Healthy water, healthy minds: the connection between water and school children’s health in Indonesia

Petr Kratochvil

Healthy water, healthy minds: the connection between water and school children’s health in Indonesia

Access to clean water remains a struggle for a large portion of the global population. Illnesses from contaminated water have been shown to harm people’s livelihoods. New research shows that in districts with poorer quality water sources, higher rates of diarrhea are associated with lower rates of school enrollment.

Komarulzaman, A., Eelke, d. J., & Smits, J. (2019). Effects of water and health on primary school enrolment and absenteeism in Indonesia. Journal of Water and Health, 17(4), 633-646.

Approximately 2.1 billion or 11 percent of the global population still lacks access to safe and potable water. In Indonesia, access to clean water is a serious problem. Many people do not have running water at home, and lower-income families are often unable to afford potable water. Individuals have to travel great distances to reach water resources, and this time-consuming task tends to fall on children who are home to help their mothers with daily chores.

In addition, water can become contaminated more easily when it is transported over long distances in barrels or tanks. This increases the prevalence of water-related diseases that cause diarrhea, negatively impacting children’s health. Children who frequently help their family fetch water might also have less time to study and attend school.

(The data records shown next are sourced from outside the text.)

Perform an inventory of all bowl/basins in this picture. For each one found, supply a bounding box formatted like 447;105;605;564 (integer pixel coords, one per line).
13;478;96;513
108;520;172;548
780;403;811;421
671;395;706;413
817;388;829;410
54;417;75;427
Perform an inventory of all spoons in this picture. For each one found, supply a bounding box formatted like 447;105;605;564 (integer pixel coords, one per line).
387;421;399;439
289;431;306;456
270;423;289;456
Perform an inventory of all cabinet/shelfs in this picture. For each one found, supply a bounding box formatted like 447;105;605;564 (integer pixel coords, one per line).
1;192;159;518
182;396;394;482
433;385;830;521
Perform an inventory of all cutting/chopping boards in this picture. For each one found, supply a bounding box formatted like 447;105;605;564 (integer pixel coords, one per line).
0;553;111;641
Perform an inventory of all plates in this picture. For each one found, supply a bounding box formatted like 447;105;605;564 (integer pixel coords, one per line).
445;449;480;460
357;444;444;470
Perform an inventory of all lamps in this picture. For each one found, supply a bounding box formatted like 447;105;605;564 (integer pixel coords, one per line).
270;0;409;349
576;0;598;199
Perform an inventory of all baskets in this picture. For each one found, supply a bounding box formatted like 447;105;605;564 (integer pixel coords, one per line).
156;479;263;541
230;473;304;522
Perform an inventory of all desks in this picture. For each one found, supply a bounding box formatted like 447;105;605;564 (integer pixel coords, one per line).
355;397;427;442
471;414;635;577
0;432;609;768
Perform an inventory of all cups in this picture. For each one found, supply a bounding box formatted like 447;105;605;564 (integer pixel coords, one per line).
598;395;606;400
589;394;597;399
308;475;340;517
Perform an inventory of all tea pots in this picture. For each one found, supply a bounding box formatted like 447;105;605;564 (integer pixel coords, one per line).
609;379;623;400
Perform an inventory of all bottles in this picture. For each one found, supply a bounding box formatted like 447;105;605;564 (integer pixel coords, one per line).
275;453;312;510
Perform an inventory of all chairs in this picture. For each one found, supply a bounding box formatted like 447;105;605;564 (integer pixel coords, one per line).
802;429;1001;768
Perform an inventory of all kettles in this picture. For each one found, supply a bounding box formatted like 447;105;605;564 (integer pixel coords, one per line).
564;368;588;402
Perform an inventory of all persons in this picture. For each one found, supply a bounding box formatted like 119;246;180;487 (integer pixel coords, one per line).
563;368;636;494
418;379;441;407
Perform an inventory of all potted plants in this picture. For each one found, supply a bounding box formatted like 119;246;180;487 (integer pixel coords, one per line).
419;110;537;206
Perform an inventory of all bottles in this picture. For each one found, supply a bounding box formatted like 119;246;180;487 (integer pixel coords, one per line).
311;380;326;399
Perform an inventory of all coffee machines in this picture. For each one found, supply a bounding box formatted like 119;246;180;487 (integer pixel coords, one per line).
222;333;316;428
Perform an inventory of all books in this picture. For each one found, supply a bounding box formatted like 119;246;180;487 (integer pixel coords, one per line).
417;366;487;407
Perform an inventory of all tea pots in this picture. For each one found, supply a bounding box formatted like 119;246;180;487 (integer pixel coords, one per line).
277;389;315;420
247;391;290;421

In a research published in the Journal of Water and Health, Ahmad Komarulzman and his colleagues conducted a study to examine the direct and indirect effects of access to clean water and vulnerability to diarrhea on primary school attendance. This is a pioneering study that looks at three pivotal factors – water access, school enrollment, and diarrhea prevalence among primary school children. The researchers used school records to collect data on enrollment and attendance. They also implemented household surveys throughout Indonesia, measuring age, sex, education, health, and working activities over the period 1994-2014 to understand the correlation between the quality of health and access to clean water.

The results of the study found that waterborne diseases are more prevalent in households that have less access to piped water. Higher rates of diarrhea were also shown to be correlated with higher rates of school attendance and lower rates of school enrollment.

Health issues such as diarrhea are often overlooked when it comes to improving school enrollment. When children miss school due to poor health, this affects their ability to benefit from education, and can have long-term implications on their futures. This research is an important link between clean water supply and the larger socioeconomic issues that result from lack of access.

Despite the large body of literature on the relationship between clean water and mortality, there has been little investigation on the impact of water and sanitation improvement on school attendance. These research findings are seminal in suggesting how improvements in water infrastructure can benefit poor districts with low rates of school attendance and enrollment, not just in Indonesia, but in other developing countries that face similar issues of access to clean water. The study also suggests the potential of increasing school attendance by providing communities greater access to clean water, highlighting that policy-makers should correlate better quality water infrastructure with larger socioeconomic implications beyond public health.